Reproduce verbatim the items from the line containing "Looking at the picture, is parked" through the end of the items, both ends included, and omit the pictures from your reply.

Stored data entries:
***

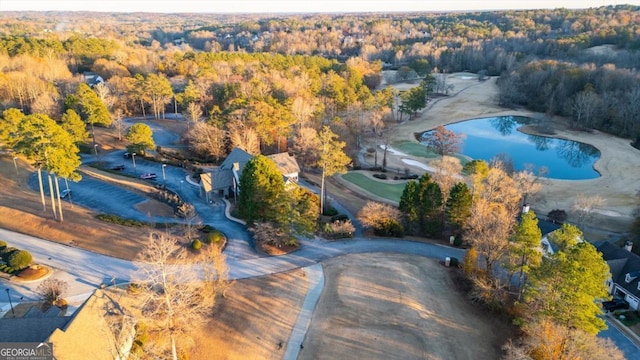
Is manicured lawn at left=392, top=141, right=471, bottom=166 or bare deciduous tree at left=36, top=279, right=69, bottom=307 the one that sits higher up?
Answer: bare deciduous tree at left=36, top=279, right=69, bottom=307

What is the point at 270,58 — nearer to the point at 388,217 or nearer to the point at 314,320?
the point at 388,217

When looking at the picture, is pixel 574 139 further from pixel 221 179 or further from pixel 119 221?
pixel 119 221

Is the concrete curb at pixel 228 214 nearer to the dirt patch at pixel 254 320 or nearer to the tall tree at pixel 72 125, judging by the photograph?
the dirt patch at pixel 254 320

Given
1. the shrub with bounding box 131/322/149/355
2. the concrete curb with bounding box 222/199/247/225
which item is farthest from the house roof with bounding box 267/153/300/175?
the shrub with bounding box 131/322/149/355

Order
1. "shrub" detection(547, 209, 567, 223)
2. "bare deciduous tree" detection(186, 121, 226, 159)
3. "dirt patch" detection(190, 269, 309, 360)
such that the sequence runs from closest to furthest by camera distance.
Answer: "dirt patch" detection(190, 269, 309, 360) → "shrub" detection(547, 209, 567, 223) → "bare deciduous tree" detection(186, 121, 226, 159)

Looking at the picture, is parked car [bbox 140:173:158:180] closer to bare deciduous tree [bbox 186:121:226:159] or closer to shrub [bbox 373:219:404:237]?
bare deciduous tree [bbox 186:121:226:159]

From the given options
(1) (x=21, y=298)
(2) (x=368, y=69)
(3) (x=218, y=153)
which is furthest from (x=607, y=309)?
(2) (x=368, y=69)

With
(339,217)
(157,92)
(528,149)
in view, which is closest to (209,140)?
(339,217)
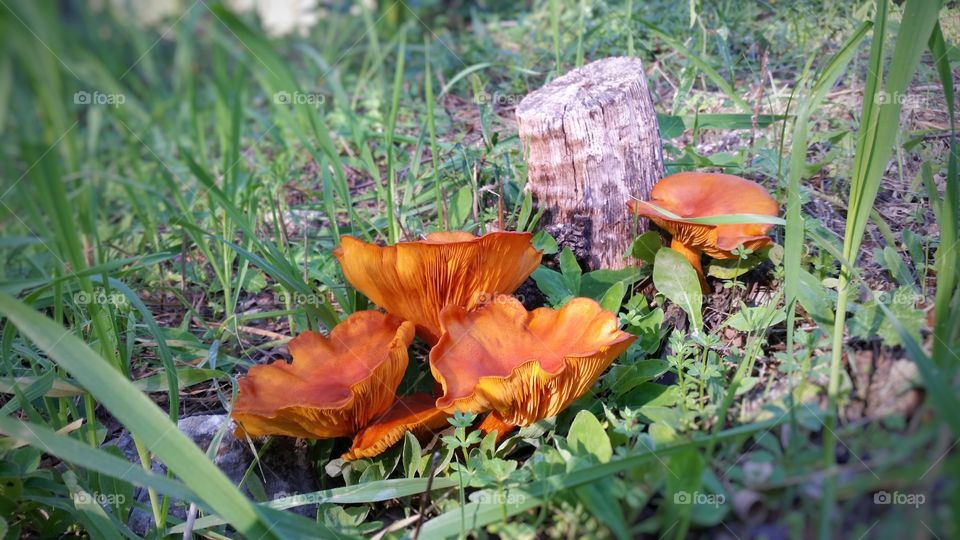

***

Task solution:
Looking at the picture, is parked car [bbox 140:173:158:180] closer to bare deciduous tree [bbox 186:121:226:159] or closer to shrub [bbox 373:219:404:237]?
bare deciduous tree [bbox 186:121:226:159]

From the given options
(1) (x=21, y=298)
(2) (x=368, y=69)
(3) (x=218, y=153)
which is furthest from (x=607, y=309)?
(2) (x=368, y=69)

With
(339,217)
(157,92)
(528,149)
in view, which is closest to (209,140)?
(339,217)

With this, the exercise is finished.